## Written instruction
Rewrite the listing below as a JSON list of strings, one string per line, leaving out blank lines and the pictures.

## Supplied material
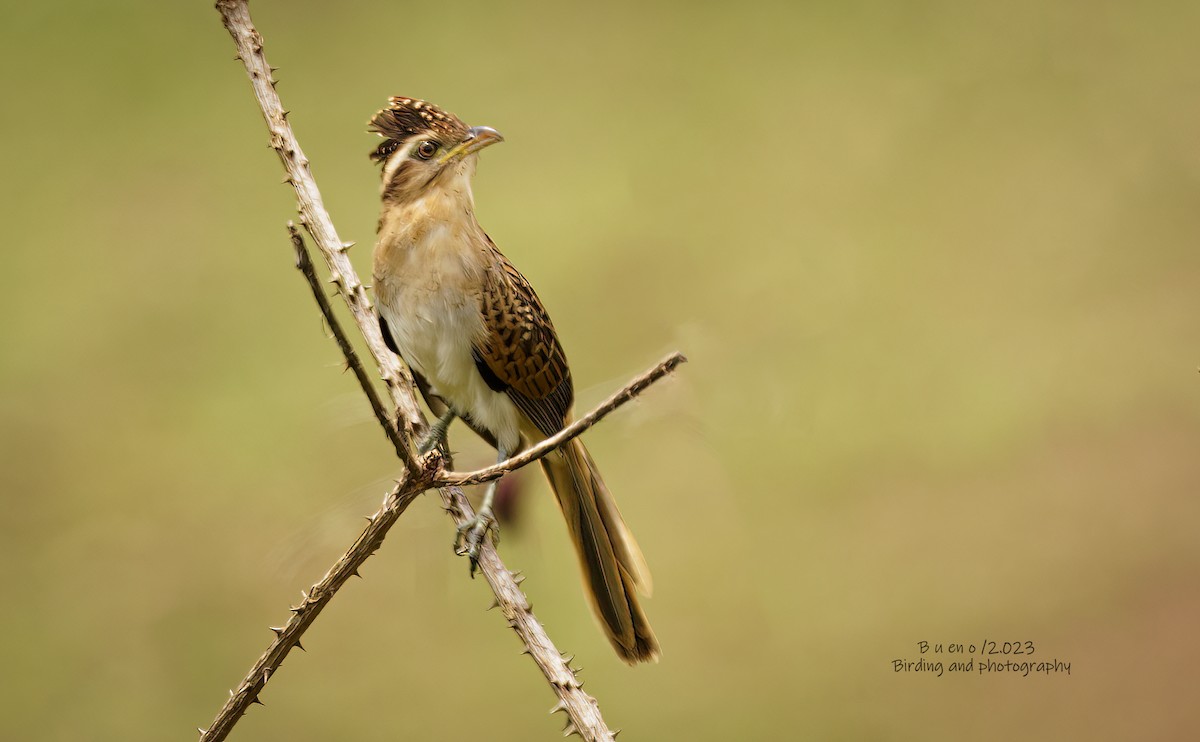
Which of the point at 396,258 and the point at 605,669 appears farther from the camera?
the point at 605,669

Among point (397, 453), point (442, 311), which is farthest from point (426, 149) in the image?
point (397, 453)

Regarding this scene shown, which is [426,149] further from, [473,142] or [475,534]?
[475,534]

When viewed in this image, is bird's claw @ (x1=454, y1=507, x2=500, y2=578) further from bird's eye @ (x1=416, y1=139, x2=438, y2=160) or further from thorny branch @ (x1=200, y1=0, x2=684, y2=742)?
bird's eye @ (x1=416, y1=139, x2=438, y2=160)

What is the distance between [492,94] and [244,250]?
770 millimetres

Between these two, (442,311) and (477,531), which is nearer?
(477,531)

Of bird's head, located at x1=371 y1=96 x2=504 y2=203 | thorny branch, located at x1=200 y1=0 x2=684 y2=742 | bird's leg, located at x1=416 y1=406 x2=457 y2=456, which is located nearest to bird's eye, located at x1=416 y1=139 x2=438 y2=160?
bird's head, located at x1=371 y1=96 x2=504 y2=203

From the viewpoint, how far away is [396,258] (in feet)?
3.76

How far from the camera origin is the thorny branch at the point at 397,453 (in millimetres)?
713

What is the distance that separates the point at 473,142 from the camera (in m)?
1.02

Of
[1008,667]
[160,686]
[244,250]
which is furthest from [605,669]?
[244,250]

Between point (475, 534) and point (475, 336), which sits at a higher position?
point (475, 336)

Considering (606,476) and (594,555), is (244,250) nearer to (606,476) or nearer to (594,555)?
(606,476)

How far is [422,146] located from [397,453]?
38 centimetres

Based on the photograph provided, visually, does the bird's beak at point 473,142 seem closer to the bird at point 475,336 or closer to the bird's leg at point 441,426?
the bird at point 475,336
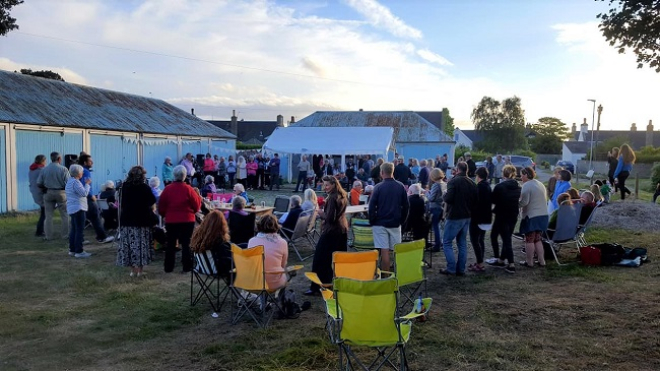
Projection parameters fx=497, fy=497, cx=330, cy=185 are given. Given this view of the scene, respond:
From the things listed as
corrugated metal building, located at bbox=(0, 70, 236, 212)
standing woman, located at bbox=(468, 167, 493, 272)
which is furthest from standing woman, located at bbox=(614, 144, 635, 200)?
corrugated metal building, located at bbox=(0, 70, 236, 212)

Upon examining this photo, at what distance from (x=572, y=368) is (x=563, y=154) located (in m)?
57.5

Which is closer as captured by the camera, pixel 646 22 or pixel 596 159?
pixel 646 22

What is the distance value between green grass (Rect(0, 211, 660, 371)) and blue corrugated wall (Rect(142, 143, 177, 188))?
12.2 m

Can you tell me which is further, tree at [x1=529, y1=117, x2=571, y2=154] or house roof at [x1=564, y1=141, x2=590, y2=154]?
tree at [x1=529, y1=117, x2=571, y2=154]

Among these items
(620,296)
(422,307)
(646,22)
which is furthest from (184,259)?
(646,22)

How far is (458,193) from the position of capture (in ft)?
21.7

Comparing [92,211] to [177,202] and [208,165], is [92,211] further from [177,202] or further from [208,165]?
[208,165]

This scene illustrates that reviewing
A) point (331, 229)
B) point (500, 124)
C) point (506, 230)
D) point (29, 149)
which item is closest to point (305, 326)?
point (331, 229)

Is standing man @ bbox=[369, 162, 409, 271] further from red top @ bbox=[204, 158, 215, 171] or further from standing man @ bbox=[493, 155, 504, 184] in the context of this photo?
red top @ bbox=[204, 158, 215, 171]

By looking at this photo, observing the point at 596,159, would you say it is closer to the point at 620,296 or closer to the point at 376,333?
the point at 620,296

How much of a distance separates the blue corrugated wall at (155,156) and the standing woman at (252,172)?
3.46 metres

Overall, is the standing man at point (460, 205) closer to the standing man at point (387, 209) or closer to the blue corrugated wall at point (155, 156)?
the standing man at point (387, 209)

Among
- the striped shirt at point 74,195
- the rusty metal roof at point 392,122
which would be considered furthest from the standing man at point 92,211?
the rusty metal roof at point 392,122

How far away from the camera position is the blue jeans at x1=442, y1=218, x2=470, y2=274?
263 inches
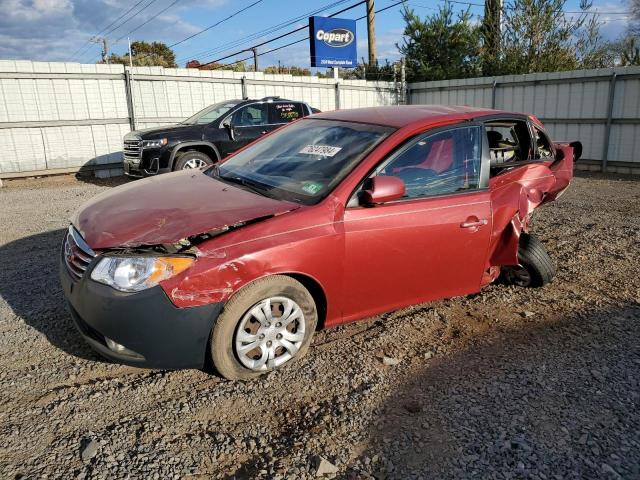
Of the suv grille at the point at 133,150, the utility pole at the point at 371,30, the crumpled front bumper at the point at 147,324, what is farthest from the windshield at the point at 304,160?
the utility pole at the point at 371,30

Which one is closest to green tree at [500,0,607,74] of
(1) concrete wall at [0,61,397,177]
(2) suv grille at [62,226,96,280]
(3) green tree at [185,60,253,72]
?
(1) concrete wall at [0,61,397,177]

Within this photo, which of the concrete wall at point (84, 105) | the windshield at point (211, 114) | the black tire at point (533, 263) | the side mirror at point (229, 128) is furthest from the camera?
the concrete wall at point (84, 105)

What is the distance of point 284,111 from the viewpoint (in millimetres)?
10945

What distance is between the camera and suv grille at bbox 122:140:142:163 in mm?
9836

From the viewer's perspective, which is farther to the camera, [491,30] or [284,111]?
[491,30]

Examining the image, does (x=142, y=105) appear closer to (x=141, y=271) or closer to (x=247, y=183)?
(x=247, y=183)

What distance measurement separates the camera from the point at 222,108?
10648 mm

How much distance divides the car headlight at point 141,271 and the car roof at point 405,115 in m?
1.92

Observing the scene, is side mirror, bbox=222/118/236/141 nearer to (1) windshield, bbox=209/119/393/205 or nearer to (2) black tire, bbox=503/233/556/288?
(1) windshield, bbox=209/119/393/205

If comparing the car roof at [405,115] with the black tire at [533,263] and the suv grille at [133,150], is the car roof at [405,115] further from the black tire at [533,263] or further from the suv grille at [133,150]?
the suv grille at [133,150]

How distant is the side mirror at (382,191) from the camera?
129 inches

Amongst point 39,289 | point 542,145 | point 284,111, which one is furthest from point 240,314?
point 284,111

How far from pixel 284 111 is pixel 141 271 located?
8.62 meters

## Solved problem
[
  "Which of the point at 396,258 and the point at 605,669 appears farther from the camera?",
  "the point at 605,669",
  "Among point (397, 453), point (442, 311), which is farthest from point (426, 149) in the image?",
  "point (397, 453)",
  "Regarding this scene shown, which is [426,149] further from, [473,142] or [475,534]?",
  "[475,534]",
  "When viewed in this image, is bird's claw @ (x1=454, y1=507, x2=500, y2=578) further from bird's eye @ (x1=416, y1=139, x2=438, y2=160) or further from thorny branch @ (x1=200, y1=0, x2=684, y2=742)?",
  "bird's eye @ (x1=416, y1=139, x2=438, y2=160)",
  "What is the distance between [492,94] and [244,250]?",
  "770 millimetres",
  "Between these two, (442,311) and (477,531), which is nearer?",
  "(477,531)",
  "Of bird's head, located at x1=371 y1=96 x2=504 y2=203 | thorny branch, located at x1=200 y1=0 x2=684 y2=742 | bird's leg, located at x1=416 y1=406 x2=457 y2=456, which is located nearest to bird's eye, located at x1=416 y1=139 x2=438 y2=160?",
  "bird's head, located at x1=371 y1=96 x2=504 y2=203",
  "From the viewpoint, how far away is [396,258] (in feet)?",
  "3.76",
  "How far from the camera origin is the thorny branch at the point at 397,453 (in millimetres)?",
  "713",
  "What is the distance that separates the point at 473,142 from the camera (in m)?",
  "1.02",
  "Of",
  "[1008,667]",
  "[160,686]",
  "[244,250]",
  "which is furthest from [605,669]?",
  "[244,250]",
  "Between point (475, 534) and point (475, 336), which sits at a higher position?",
  "point (475, 336)",
  "Considering (606,476) and (594,555), is (244,250) nearer to (606,476) or nearer to (594,555)?",
  "(606,476)",
  "How far is [422,146] located from [397,453]?",
  "38 centimetres",
  "Based on the photograph provided, visually, does the bird's beak at point 473,142 seem closer to the bird at point 475,336 or closer to the bird's leg at point 441,426?",
  "the bird at point 475,336",
  "Projection parameters fx=497, fy=497, cx=330, cy=185 are given. Given this view of the scene, respond:",
  "From the things listed as",
  "corrugated metal building, located at bbox=(0, 70, 236, 212)",
  "standing woman, located at bbox=(468, 167, 493, 272)",
  "which is furthest from standing woman, located at bbox=(614, 144, 635, 200)?",
  "corrugated metal building, located at bbox=(0, 70, 236, 212)",
  "Upon examining this photo, at what distance from (x=572, y=368) is (x=563, y=154) located (in m)?",
  "57.5",
  "Which is closer as captured by the camera, pixel 646 22 or pixel 596 159?",
  "pixel 646 22",
  "What is the distance value between green grass (Rect(0, 211, 660, 371)) and blue corrugated wall (Rect(142, 143, 177, 188))?",
  "12.2 m",
  "Can you tell me which is further, tree at [x1=529, y1=117, x2=571, y2=154] or house roof at [x1=564, y1=141, x2=590, y2=154]?",
  "tree at [x1=529, y1=117, x2=571, y2=154]",
  "Among these items",
  "(620,296)",
  "(422,307)",
  "(646,22)",
  "which is furthest from (184,259)?",
  "(646,22)",
  "How far is (458,193) from the position of capture (in ft)?",
  "21.7",
  "Comparing [92,211] to [177,202] and [208,165], is [92,211] further from [177,202] or further from [208,165]?",
  "[208,165]",
  "This scene illustrates that reviewing",
  "A) point (331, 229)",
  "B) point (500, 124)",
  "C) point (506, 230)",
  "D) point (29, 149)",
  "which item is closest to point (305, 326)?",
  "point (331, 229)",
  "Is standing man @ bbox=[369, 162, 409, 271] further from red top @ bbox=[204, 158, 215, 171] or further from standing man @ bbox=[493, 155, 504, 184] in the context of this photo?",
  "red top @ bbox=[204, 158, 215, 171]",
  "By looking at this photo, observing the point at 596,159, would you say it is closer to the point at 620,296 or closer to the point at 376,333?",
  "the point at 620,296",
  "How much of a distance separates the blue corrugated wall at (155,156) and the standing woman at (252,172)?",
  "3.46 metres",
  "Overall, is the standing man at point (460, 205) closer to the standing man at point (387, 209) or closer to the blue corrugated wall at point (155, 156)?",
  "the standing man at point (387, 209)",
  "Among",
  "- the striped shirt at point 74,195",
  "- the rusty metal roof at point 392,122",
  "which would be considered furthest from the standing man at point 92,211?",
  "the rusty metal roof at point 392,122",
  "How far away from the camera position is the blue jeans at x1=442, y1=218, x2=470, y2=274?",
  "263 inches",
  "Of the suv grille at the point at 133,150, the utility pole at the point at 371,30, the crumpled front bumper at the point at 147,324, what is farthest from the windshield at the point at 304,160?",
  "the utility pole at the point at 371,30",
  "Which one is closest to green tree at [500,0,607,74] of",
  "(1) concrete wall at [0,61,397,177]",
  "(2) suv grille at [62,226,96,280]",
  "(3) green tree at [185,60,253,72]",
  "?",
  "(1) concrete wall at [0,61,397,177]",
  "Within this photo, which of the concrete wall at point (84, 105) | the windshield at point (211, 114) | the black tire at point (533, 263) | the side mirror at point (229, 128) is furthest from the camera?",
  "the concrete wall at point (84, 105)",
  "What is the distance of point 284,111 from the viewpoint (in millimetres)?",
  "10945",
  "What distance is between the camera and suv grille at bbox 122:140:142:163 in mm?",
  "9836",
  "From the viewer's perspective, which is farther to the camera, [491,30] or [284,111]?",
  "[491,30]",
  "Examining the image, does (x=142, y=105) appear closer to (x=141, y=271) or closer to (x=247, y=183)?",
  "(x=247, y=183)",
  "What distance measurement separates the camera from the point at 222,108?",
  "10648 mm",
  "How much distance divides the car headlight at point 141,271 and the car roof at point 405,115 in m?",
  "1.92",
  "Observing the scene, is side mirror, bbox=222/118/236/141 nearer to (1) windshield, bbox=209/119/393/205 or nearer to (2) black tire, bbox=503/233/556/288?",
  "(1) windshield, bbox=209/119/393/205",
  "If comparing the car roof at [405,115] with the black tire at [533,263] and the suv grille at [133,150], is the car roof at [405,115] further from the black tire at [533,263] or further from the suv grille at [133,150]?",
  "the suv grille at [133,150]",
  "How distant is the side mirror at (382,191) from the camera?",
  "129 inches",
  "Amongst point 39,289 | point 542,145 | point 284,111, which one is furthest from point 240,314?",
  "point 284,111",
  "How far from pixel 284 111 is pixel 141 271 located?",
  "8.62 meters"
]